* **Questions**:
[1] Reproduce the stretch of the article on the CLIR software from "A multivariate pattern" through "in 69 countries.".
[2] According to the article on the CLIR software, how many times have the R4S and CLIR online tools been used since 2012?
--- Document excerpt Enclosed Below ---
A multivariate pattern recognition software, developed by a team led by Dr Piero Rinaldo at Mayo Clinic in Rochester, USA, aims to integrate results to diagnose a particular condition in a single score, in an objective evidence-based way that is open to worldwide collaboration and data sharing. Currently co-director of the Biochemical Genetics Laboratory and vice-chair of Information Management in the Department of Laboratory Medicine and Pathology at the Mayo Clinic, Rinaldo outlined the work at the Frontiers in Laboratory Medicine (FiLM) conference held in Birmingham, UK. Explaining how the software produces post-analytical tools available on demand through a web interface, the approach was first applied to newborn screening, and has grown to involve 269 programs in 69 countries.
In his presentation ‘Personalised reference ranges; developing individualised reference ranges’, Rinaldo suggests there are ‘limitations and pitfalls’ of the traditional way to establish reference ranges and cut-off values for laboratory tests. ‘In my view,’ he said, ‘it’s being done in a manner that seriously underestimates the role of covariates like age at collection and sex. For so many markers, we use the same decision limit for a 21-year-old healthy male and for an 80-year-old obese female as well.’
Moving forward, he advocates the CLIR (Collaborative Laboratory Integrated Reports) approach and the importance of individual reference ranges, paving the way for how lab tests should be routinely ordered in the era of personalised medicine. CLIR, he said, replaces conventional reference ranges with continuous covariate-adjusted percentiles; replaces analyte cut-off values with condition-specific disease ranges; enhances the clinical utility of individual markers with all possible permutations of ratios, and replaces diagnostic sequential algorithms with tool-based parallel algorithms. However, he stressed: ‘The important point to recognise here is that creating better reference ranges is just one initial step of the process, not the end point. That’s the post-analytical interpretive tools.’
This work has paved the way to the pursuit of precision new-born screening, which is defined as near-zero FPR preceding any confirmatory use of molecular testingPiero Rinaldo
The basic tenant of CLIR is worldwide collaboration and data sharing to establish covariate-adjusted reference ranges based on millions of data points and disease ranges. ‘The software evaluates the degree of overlap of any marker (after covariate adjustment) between the two ranges separately for every possible target condition, and use it to compile a cumulative and integrated score. The comparison of this score versus those calculated for known cases offers an objective assessment of the disease likelihood, a vast improvement over the binary choice of normal/abnormal. The other relevant concept is that clinical validation is an evolving process, as new cases are added (daily) to the database the tools improve accordingly, such as via machine learning.’
CLIR was originally developed to support Region 4 Stork (R4S), a USA federally-funded collaborative project that started in 2004 aimed at improving newborn screening by tandem mass spectrometry. In that project, cumulative reference intervals of dozens of amino acids and acylcarnitines were derived from some 30 million newborns tested in 69 countries, disease ranges were compiled from >21,000 true positive cases. Since 2012, R4S and CLIR online tools have been utilised more than half a billion times, with an average of more than 200,000 scores calculated daily worldwide.
--- End of Enclosed Document excerpt ---
--- Given records Enclosed Below ---
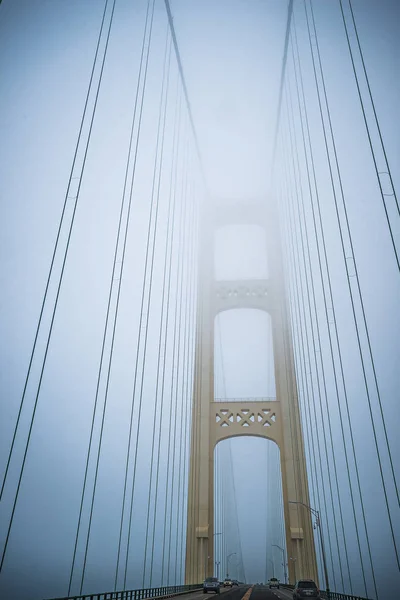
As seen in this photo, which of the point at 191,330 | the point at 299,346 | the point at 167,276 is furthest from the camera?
the point at 191,330

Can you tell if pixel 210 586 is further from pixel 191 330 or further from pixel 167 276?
pixel 167 276

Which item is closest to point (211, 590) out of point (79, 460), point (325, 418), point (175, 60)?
point (325, 418)

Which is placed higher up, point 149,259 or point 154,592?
point 149,259

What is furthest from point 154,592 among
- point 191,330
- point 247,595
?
point 191,330

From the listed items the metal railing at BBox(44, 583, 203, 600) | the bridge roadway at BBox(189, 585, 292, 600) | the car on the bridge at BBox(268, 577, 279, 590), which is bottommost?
the car on the bridge at BBox(268, 577, 279, 590)

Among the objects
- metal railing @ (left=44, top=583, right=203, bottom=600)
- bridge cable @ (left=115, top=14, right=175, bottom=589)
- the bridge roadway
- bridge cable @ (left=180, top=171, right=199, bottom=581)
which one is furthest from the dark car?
bridge cable @ (left=180, top=171, right=199, bottom=581)

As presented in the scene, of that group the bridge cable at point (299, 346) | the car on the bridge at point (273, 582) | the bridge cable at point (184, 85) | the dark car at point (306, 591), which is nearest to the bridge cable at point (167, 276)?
the bridge cable at point (184, 85)

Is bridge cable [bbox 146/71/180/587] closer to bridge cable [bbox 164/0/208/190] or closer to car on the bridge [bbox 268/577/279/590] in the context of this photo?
bridge cable [bbox 164/0/208/190]

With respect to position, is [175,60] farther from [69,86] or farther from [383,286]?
[383,286]
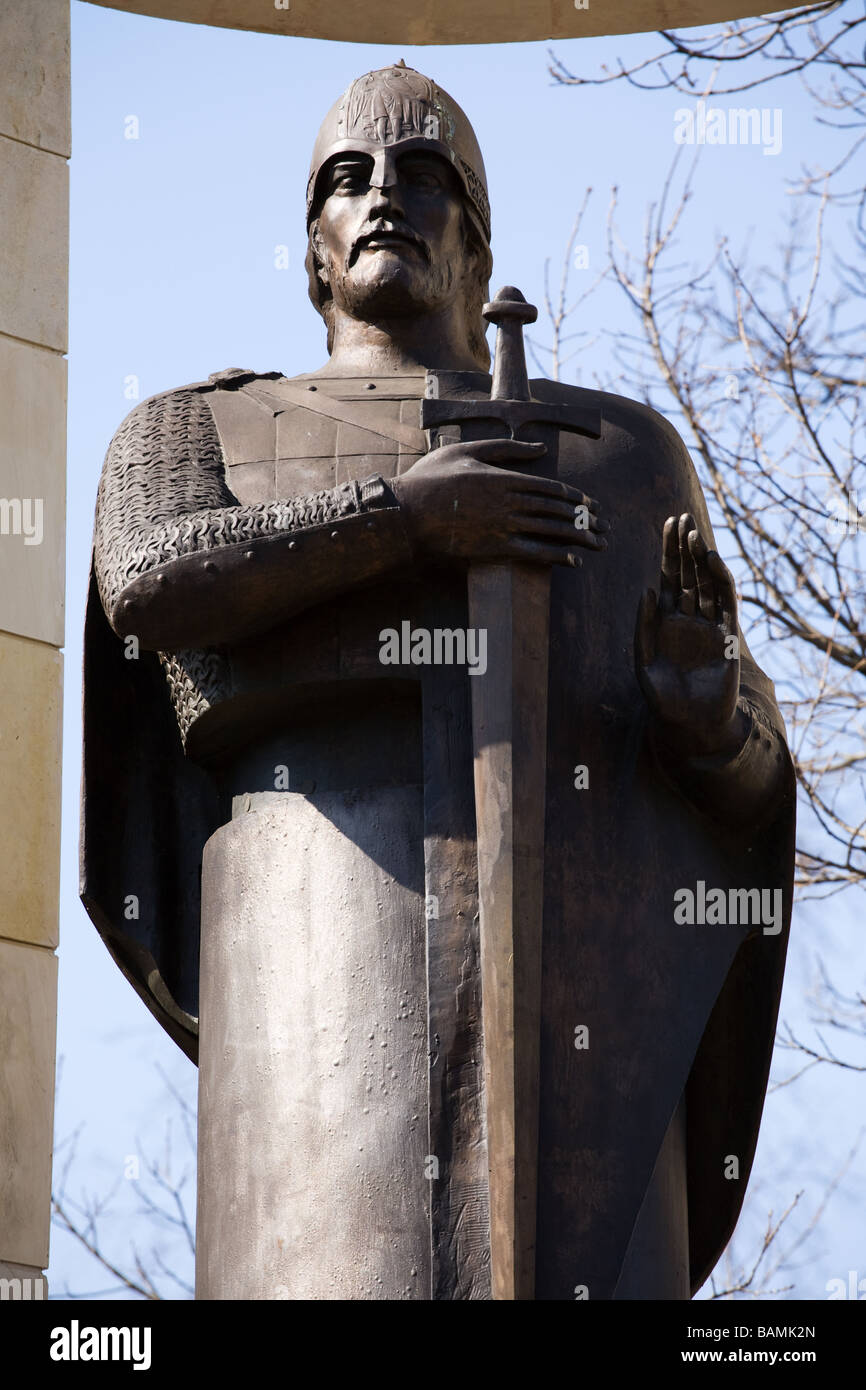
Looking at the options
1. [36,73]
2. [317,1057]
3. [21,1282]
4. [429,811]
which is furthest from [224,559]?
[36,73]

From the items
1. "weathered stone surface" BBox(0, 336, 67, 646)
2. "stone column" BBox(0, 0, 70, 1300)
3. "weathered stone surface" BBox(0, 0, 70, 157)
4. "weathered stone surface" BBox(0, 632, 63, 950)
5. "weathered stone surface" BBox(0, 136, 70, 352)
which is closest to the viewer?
"stone column" BBox(0, 0, 70, 1300)

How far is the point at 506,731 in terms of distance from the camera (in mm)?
6469

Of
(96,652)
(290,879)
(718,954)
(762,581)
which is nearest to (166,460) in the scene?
(96,652)

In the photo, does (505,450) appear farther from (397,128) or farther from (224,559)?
(397,128)

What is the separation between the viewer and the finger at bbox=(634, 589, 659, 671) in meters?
6.64

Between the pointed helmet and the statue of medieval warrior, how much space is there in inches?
0.4

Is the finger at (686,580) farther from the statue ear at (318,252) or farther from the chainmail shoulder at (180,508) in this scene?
the statue ear at (318,252)

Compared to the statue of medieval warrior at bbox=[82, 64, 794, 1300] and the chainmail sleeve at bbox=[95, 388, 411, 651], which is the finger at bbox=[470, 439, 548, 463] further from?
the chainmail sleeve at bbox=[95, 388, 411, 651]

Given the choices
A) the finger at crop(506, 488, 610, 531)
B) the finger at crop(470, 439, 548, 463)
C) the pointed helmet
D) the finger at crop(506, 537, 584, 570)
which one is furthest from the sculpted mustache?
the finger at crop(506, 537, 584, 570)

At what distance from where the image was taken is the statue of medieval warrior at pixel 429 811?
639 centimetres

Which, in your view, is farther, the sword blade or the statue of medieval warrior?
the statue of medieval warrior

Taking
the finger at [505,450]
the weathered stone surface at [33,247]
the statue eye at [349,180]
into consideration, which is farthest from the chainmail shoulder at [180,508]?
--- End of Enclosed Given records ---
* **Outputs for the tasks**:
[1]
A multivariate pattern recognition software, developed by a team led by Dr Piero Rinaldo at Mayo Clinic in Rochester, USA, aims to integrate results to diagnose a particular condition in a single score, in an objective evidence-based way that is open to worldwide collaboration and data sharing. Currently co-director of the Biochemical Genetics Laboratory and vice-chair of Information Management in the Department of Laboratory Medicine and Pathology at the Mayo Clinic, Rinaldo outlined the work at the Frontiers in Laboratory Medicine (FiLM) conference held in Birmingham, UK. Explaining how the software produces post-analytical tools available on demand through a web interface, the approach was first applied to newborn screening, and has grown to involve 269 programs in 69 countries.

[2] More than half a billion times.